Arguing that it is wrong to kill the innocent transcends the ideological divides that accompany discourse about race and shift the focus away from the awkwardness of such discourse. Sarat provides an overview of this shift, in which the scandal of innocent people being sentenced to death comes together with science in the form of DNA testing. Racial discrimination in capital punishment simply cannot compete with this combination. Sarat believes that new abolitionists “must resist that temptation to further marginalize the discourse of race in their rhetoric and politics.” He argues that race and capital punishment are “deeply entangled,” and that we should no longer ignore the persistence of racial prejudice in all stages of the process, “[f]from the racial profiling that occurs before an arrest, to the prosecutorial decision of whether to seek the death penalty, to the peremptory challenges of jurors, to the final decision of whether to impose the death penalty.”
Public officials and judges admit that discrimination existed until the 1970s. but they seem to think that it somehow suddenly ended at that time, writes Steven Bright of the Southern Center for Human Rights. Courts and legislatures perform a disservice by substituting an idea of what criminal justice should look like for the reality of what is. In reality, the justice systems in this country are frequently plagued by a lack of funding, overall neglect, and personnel who are ill-equipped to fulfill their responsibilities.
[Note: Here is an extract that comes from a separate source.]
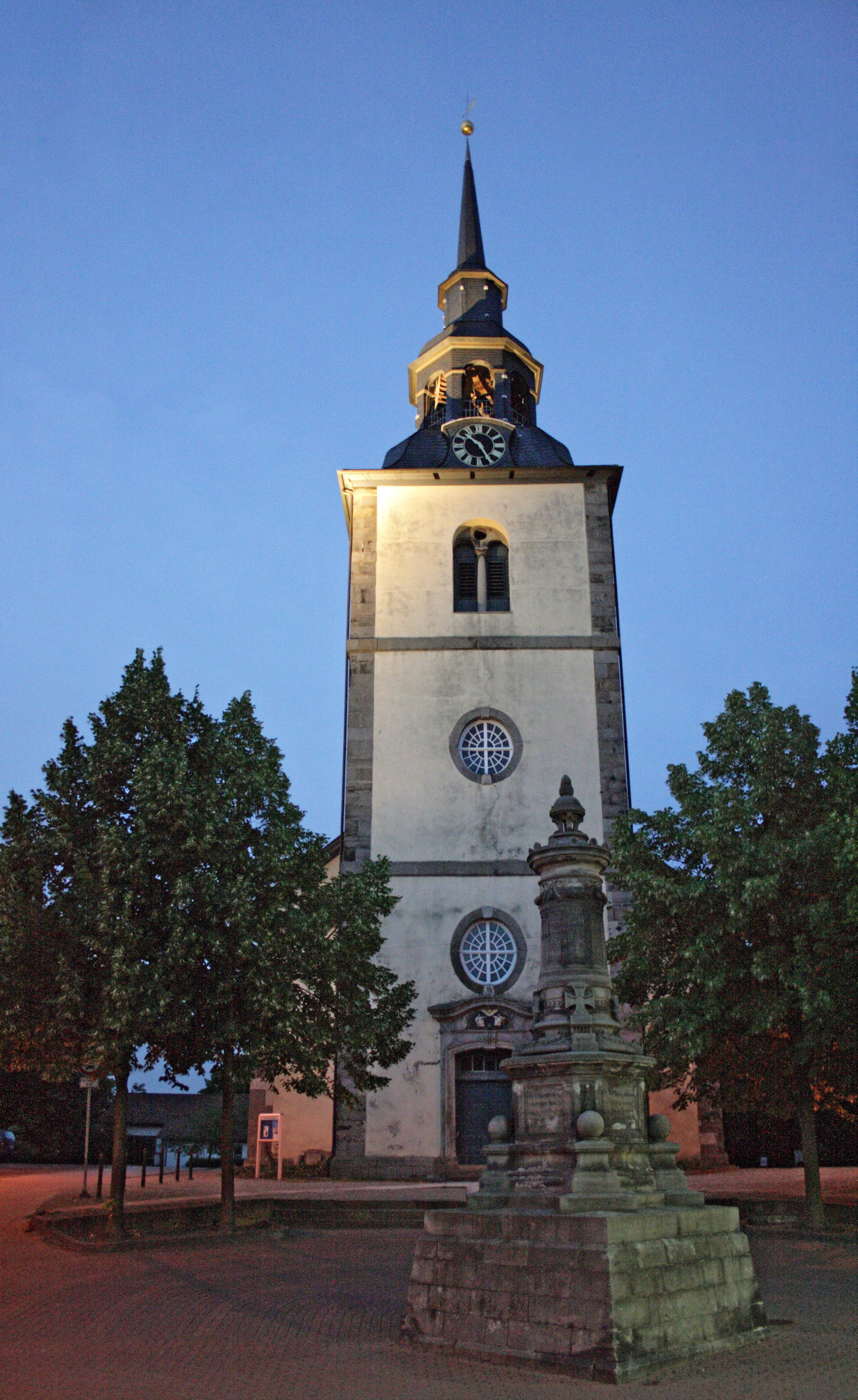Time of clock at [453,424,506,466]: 10:24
Yet, Bright notes, “Courts have been increasingly hostile to challenges to the exclusion of minorities from state judicial systems, even when it is apparent that the minority vote has been diluted in order to preserve a primarily white judiciary.” Courts lose respect and credibility when they refuse to acknowledge and remedy racial discrimination that is evident to all others.
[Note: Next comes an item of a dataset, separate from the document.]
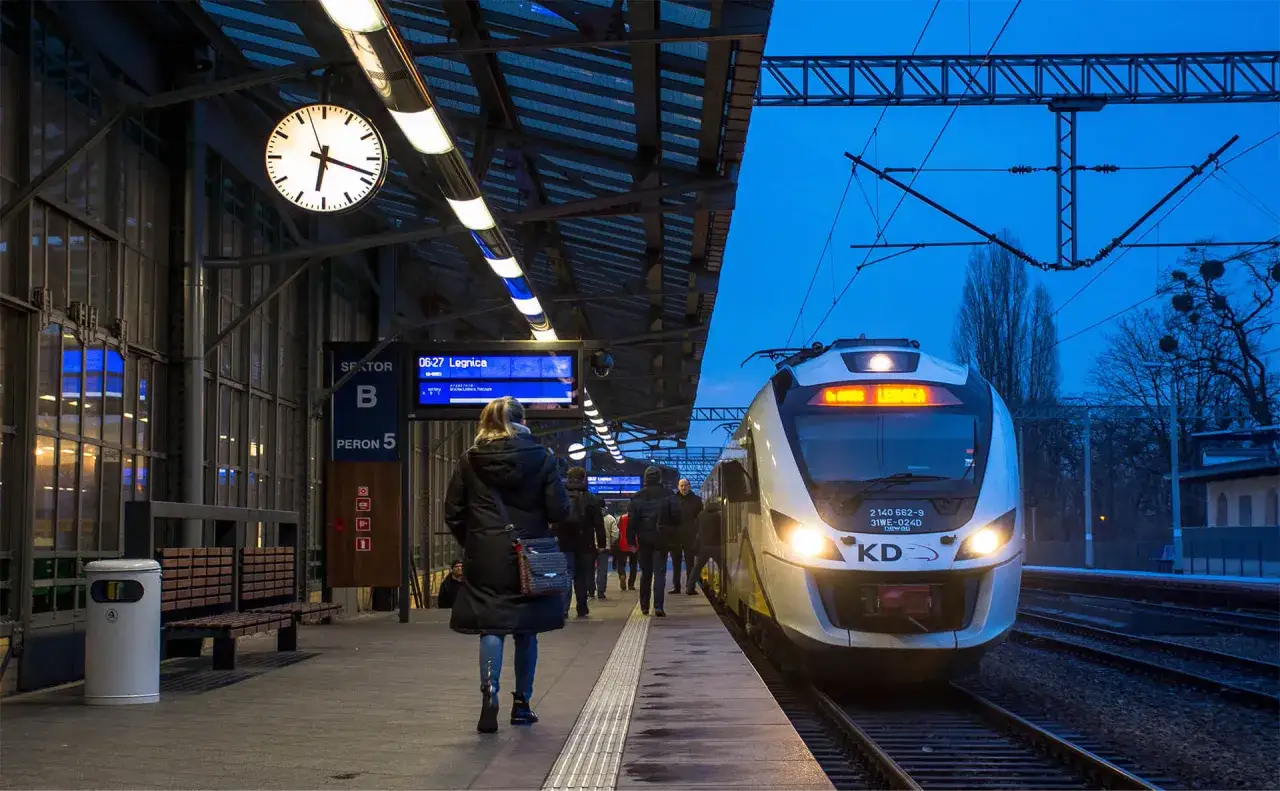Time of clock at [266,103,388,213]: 6:18
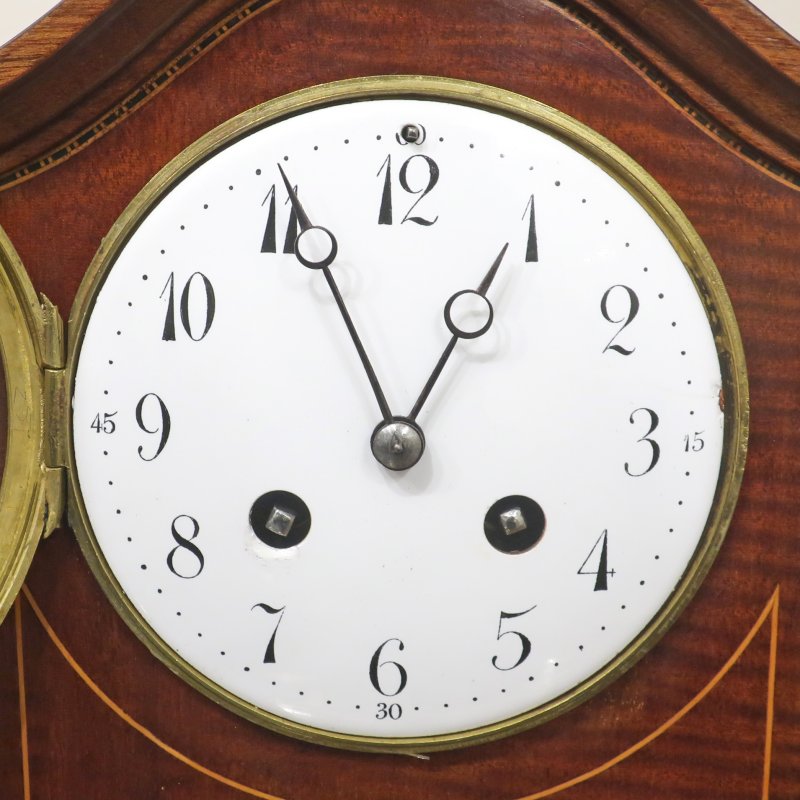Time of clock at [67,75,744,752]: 12:55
And so the legacy of lynching flourishes in the modern criminal justice system. Benjamin Fleury-Steiner, who teaches sociology and criminal justice, rightfully applies the label of “apartheid practice” to this current form of official lynching (pointing out that we saw “the entrenched racial apartheid in America’s cities” in our response to the devastation of Hurricane Katrina.). He writes: “Official lynchings are realized in death penalty jurors’ performances of the ‘criminal black,’ ‘illegal alien’ and ‘white trash’ minstrels. The 985 lives lost to official lynchings in the United States since the practice resumed in 1976 symbolize a much broader and enduring culture of American apartheid.” Fleury-Steiner suggests that the political and legal elites must honestly acknowledge the failure of the capital punishment system. Citing recent positive Supreme Court decisions that present a “grammar of justice,” Fleury-Steiner says that if the high court were to abolish state killings, it would show the world that the high court does not fear “too much justice,” borrowing Justice William Brennan’s words in his McCleskey dissent. Abolition is the clear next step if the Court and the state legislators are committed to human rights.